WRITTEN INSTRUCTION -> Rewrite the part of the listing that opens with the line containing "Having point (584, 741), point" and closes with the line containing "548 centimetres", putting "closest" wherever "nearest" appears and leaving everything else unchanged.

[Rows from a spatial reasoning dataset]
========================================
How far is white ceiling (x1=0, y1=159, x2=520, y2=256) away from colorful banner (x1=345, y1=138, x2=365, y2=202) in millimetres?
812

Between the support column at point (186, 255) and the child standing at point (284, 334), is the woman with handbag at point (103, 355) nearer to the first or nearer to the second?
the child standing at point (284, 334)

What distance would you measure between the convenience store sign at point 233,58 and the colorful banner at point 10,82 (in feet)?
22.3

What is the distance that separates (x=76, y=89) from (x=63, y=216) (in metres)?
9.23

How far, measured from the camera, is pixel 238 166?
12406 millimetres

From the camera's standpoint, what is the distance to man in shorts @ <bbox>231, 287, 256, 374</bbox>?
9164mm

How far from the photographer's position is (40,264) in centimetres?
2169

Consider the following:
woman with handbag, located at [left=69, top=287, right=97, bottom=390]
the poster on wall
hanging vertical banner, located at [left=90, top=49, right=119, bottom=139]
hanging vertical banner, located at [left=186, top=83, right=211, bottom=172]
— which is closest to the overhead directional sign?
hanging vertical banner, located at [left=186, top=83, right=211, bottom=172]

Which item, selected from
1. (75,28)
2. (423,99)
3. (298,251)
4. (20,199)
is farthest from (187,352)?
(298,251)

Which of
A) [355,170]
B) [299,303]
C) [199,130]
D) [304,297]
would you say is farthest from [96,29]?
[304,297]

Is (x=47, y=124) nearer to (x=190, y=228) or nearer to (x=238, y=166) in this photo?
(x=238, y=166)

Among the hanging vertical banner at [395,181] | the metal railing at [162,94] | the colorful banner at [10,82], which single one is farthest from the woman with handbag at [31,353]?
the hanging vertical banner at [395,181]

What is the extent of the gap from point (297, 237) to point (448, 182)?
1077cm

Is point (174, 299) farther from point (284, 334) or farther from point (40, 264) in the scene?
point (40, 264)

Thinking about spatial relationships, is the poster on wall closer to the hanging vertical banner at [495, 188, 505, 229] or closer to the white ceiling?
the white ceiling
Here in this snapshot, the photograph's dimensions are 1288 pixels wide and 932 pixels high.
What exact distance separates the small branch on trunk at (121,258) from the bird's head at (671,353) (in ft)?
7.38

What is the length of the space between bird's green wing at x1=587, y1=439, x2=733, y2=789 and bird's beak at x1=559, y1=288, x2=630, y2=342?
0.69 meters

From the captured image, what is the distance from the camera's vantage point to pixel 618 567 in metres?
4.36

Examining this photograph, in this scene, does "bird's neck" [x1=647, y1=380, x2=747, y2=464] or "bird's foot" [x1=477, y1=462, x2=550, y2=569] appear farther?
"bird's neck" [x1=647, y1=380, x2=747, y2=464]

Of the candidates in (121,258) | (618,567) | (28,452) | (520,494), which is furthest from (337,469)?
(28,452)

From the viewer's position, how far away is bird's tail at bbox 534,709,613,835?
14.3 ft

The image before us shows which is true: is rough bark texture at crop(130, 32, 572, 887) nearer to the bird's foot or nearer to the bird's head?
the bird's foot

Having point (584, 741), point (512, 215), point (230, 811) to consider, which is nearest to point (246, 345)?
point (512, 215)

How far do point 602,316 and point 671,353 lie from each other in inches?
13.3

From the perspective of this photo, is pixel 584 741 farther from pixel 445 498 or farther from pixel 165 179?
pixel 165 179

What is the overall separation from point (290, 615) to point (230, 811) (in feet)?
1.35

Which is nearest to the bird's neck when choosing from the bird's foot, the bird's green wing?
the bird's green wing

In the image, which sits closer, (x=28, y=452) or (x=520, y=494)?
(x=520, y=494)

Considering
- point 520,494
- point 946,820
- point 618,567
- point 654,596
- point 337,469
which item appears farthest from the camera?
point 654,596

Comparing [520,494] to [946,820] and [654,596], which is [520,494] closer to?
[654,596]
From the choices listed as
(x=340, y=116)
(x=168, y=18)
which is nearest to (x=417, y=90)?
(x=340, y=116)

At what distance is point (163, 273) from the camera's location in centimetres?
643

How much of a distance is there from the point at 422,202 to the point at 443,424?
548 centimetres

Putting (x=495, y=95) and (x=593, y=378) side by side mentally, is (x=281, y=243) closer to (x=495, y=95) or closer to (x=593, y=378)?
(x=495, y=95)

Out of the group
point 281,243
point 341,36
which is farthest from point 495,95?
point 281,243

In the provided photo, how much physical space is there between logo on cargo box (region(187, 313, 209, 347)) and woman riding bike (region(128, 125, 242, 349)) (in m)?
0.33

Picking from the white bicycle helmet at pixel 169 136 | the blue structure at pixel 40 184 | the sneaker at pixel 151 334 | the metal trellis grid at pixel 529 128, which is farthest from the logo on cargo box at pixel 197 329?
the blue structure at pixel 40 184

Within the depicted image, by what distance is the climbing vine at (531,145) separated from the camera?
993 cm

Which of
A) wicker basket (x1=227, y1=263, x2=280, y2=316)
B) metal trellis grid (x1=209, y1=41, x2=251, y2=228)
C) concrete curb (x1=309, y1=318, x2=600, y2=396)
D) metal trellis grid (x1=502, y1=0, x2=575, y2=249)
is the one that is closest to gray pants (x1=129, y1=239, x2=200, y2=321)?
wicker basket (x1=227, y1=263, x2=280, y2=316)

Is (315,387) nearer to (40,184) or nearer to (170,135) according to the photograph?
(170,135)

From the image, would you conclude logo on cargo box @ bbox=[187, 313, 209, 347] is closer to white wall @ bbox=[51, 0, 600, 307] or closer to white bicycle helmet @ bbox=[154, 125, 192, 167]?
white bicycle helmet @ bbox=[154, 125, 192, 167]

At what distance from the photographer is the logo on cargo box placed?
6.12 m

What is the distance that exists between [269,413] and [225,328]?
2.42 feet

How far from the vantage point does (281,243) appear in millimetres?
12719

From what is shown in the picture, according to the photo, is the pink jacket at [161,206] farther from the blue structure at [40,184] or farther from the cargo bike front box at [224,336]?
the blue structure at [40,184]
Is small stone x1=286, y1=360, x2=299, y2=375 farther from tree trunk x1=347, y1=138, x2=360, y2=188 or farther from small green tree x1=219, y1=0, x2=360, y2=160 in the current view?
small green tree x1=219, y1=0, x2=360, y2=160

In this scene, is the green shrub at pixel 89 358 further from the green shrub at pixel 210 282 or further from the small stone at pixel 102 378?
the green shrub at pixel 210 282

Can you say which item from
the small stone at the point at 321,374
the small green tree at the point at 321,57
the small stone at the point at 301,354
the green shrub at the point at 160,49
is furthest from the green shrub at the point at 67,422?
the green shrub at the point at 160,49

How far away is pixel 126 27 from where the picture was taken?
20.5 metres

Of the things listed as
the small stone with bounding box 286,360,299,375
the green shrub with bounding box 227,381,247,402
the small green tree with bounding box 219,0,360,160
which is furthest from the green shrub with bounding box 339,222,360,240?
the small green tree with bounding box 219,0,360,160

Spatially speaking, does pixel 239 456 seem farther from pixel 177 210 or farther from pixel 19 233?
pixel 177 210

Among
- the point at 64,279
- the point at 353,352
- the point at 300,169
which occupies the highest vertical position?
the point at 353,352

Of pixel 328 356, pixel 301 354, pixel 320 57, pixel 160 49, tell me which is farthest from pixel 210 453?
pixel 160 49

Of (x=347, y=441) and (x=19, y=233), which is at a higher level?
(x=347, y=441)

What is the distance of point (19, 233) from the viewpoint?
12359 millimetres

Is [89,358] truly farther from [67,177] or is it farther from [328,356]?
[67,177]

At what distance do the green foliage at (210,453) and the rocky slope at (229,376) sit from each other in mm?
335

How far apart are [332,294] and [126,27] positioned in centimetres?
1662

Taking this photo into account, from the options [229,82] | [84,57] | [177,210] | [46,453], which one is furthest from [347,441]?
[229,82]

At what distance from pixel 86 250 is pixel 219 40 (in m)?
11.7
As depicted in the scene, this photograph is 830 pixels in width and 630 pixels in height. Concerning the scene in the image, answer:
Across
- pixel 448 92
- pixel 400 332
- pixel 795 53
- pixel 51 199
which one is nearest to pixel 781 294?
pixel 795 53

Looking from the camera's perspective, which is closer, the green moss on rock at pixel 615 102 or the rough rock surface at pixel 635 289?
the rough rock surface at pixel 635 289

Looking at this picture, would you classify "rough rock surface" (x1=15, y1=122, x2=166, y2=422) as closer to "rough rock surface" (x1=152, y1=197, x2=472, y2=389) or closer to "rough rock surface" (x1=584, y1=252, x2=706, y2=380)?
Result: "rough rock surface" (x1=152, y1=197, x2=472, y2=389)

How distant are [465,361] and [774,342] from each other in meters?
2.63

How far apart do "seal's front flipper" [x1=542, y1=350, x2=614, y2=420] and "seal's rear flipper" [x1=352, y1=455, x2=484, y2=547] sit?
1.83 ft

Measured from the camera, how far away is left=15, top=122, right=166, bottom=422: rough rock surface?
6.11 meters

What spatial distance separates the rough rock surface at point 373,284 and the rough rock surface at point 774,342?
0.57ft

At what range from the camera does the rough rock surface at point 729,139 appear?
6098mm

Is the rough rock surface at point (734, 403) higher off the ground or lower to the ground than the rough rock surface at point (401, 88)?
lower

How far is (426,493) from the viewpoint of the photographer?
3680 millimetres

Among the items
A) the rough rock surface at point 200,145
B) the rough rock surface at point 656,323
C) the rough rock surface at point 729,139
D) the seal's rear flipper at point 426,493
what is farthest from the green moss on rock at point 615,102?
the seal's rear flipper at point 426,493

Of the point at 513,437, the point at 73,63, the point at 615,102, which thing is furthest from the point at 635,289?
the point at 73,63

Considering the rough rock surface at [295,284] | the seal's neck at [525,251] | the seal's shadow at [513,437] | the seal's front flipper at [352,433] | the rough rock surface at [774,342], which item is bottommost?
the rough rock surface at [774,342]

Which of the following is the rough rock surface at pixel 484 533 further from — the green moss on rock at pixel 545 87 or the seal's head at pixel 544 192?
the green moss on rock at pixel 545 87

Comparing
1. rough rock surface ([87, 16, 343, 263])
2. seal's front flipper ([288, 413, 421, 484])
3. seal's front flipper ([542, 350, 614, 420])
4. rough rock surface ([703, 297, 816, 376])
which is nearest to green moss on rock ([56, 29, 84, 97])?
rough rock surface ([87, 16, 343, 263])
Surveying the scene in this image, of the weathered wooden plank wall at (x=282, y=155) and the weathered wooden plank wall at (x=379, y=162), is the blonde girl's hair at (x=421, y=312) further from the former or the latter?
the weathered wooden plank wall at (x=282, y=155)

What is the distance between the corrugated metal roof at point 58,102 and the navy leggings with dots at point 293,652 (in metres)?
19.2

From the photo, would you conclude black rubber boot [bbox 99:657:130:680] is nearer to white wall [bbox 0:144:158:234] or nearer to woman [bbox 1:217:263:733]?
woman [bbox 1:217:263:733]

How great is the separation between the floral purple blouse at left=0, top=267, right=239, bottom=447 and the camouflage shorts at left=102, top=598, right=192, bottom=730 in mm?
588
========================================
PROBLEM SOLUTION ->
Having point (584, 741), point (512, 215), point (230, 811) to consider, which is closest to point (246, 345)?
point (512, 215)

How far do point 602,316 and point 671,353 lie from each other in inches?
13.3

From the perspective of this photo, is pixel 584 741 farther from pixel 445 498 or farther from pixel 165 179?
pixel 165 179

What is the overall separation from point (290, 615) to point (230, 811) (in feet)?
1.35

Which is closest to the bird's neck when choosing from the bird's foot, the bird's green wing?
the bird's green wing

In the image, which sits closer, (x=28, y=452) or (x=520, y=494)?
(x=520, y=494)

Considering
- point 520,494
- point 946,820
- point 618,567
- point 654,596
- point 337,469
which item appears farthest from the camera?
point 654,596

Comparing [520,494] to [946,820] and [654,596], which is [520,494] closer to?
[654,596]
From the choices listed as
(x=340, y=116)
(x=168, y=18)
which is closest to (x=417, y=90)?
(x=340, y=116)

At what distance is point (163, 273) from the camera's location in centimetres?
643

How much of a distance is there from the point at 422,202 to the point at 443,424?
548 centimetres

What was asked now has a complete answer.